### Problem details
Put everything from the row containing "Activités Maison des" down to the row containing "Městská policie Milevsko" into a Markdown table with two columns: Number for the row's position and Line for its text. Leave out any blank lines.

Start of Records

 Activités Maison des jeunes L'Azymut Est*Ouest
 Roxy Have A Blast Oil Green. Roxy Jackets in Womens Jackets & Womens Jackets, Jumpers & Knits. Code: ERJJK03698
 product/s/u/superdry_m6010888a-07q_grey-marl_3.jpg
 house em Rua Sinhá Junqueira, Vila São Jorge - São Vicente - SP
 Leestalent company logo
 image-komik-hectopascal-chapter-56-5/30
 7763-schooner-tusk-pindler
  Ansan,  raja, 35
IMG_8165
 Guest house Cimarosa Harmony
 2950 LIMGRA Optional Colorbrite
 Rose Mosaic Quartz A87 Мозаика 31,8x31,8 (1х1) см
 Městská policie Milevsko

End of Records
Start of Records

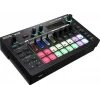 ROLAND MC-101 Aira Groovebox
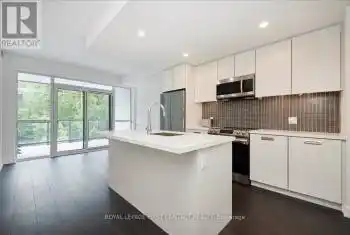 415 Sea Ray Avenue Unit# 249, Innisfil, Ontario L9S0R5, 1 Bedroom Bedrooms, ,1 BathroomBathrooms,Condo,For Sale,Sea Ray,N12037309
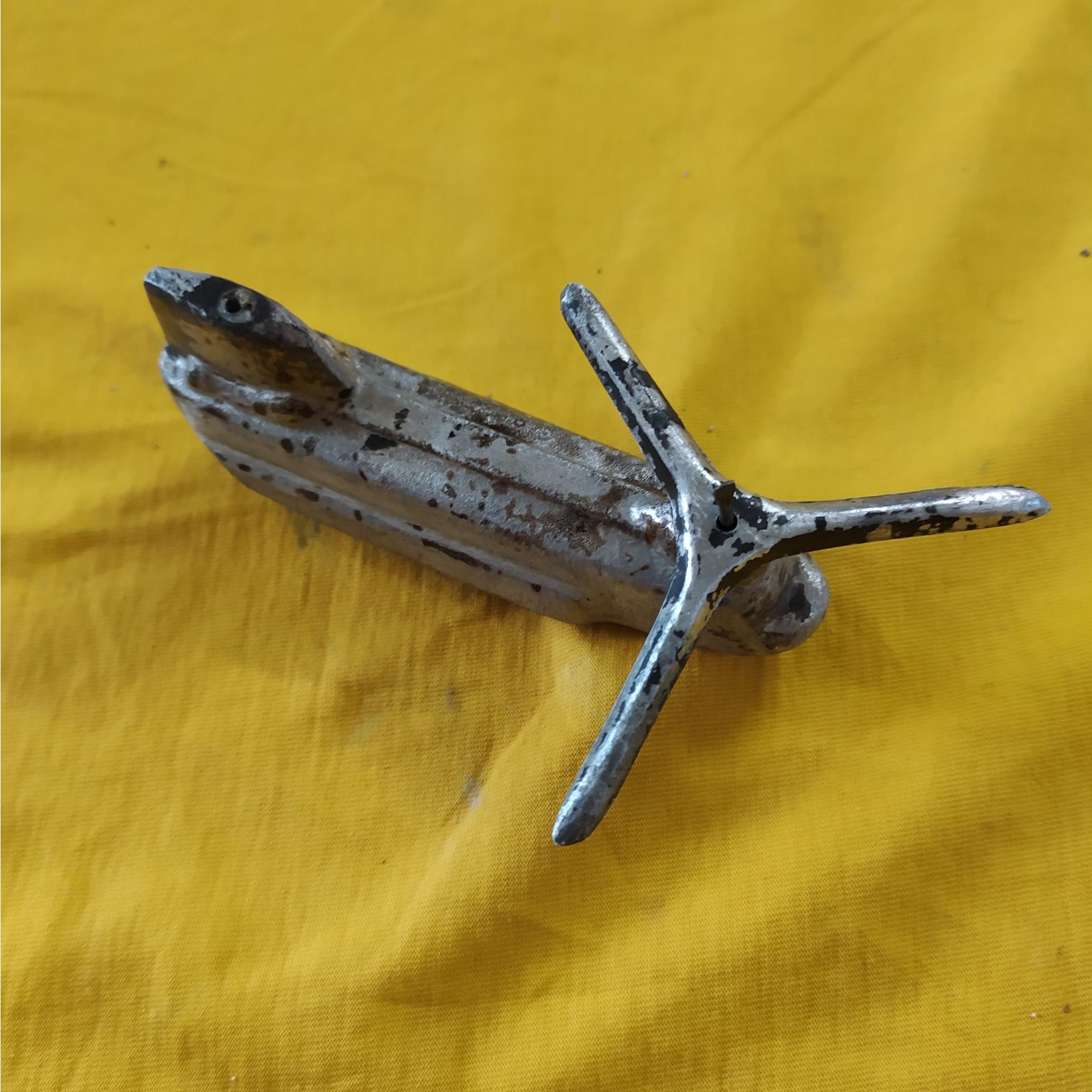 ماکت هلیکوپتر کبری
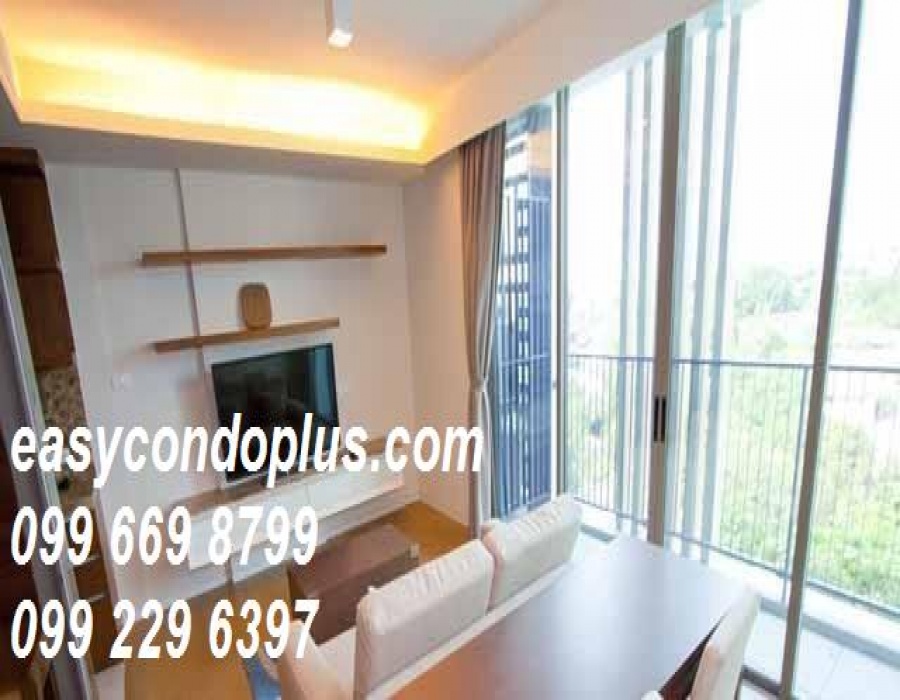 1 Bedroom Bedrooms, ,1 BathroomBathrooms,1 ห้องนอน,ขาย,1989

End of Records

### Result below
| Number | Line |
|---|---|
| 1 |  Activités Maison des jeunes L'Azymut Est*Ouest |
| 2 |  Roxy Have A Blast Oil Green. Roxy Jackets in Womens Jackets & Womens Jackets, Jumpers & Knits. Code: ERJJK03698 |
| 3 |  product/s/u/superdry_m6010888a-07q_grey-marl_3.jpg |
| 4 |  house em Rua Sinhá Junqueira, Vila São Jorge - São Vicente - SP |
| 5 |  Leestalent company logo |
| 6 |  image-komik-hectopascal-chapter-56-5/30 |
| 7 |  7763-schooner-tusk-pindler |
| 8 |   Ansan,  raja, 35 |
| 9 | IMG_8165 |
| 10 |  Guest house Cimarosa Harmony |
| 11 |  2950 LIMGRA Optional Colorbrite |
| 12 |  Rose Mosaic Quartz A87 Мозаика 31,8x31,8 (1х1) см |
| 13 |  Městská policie Milevsko |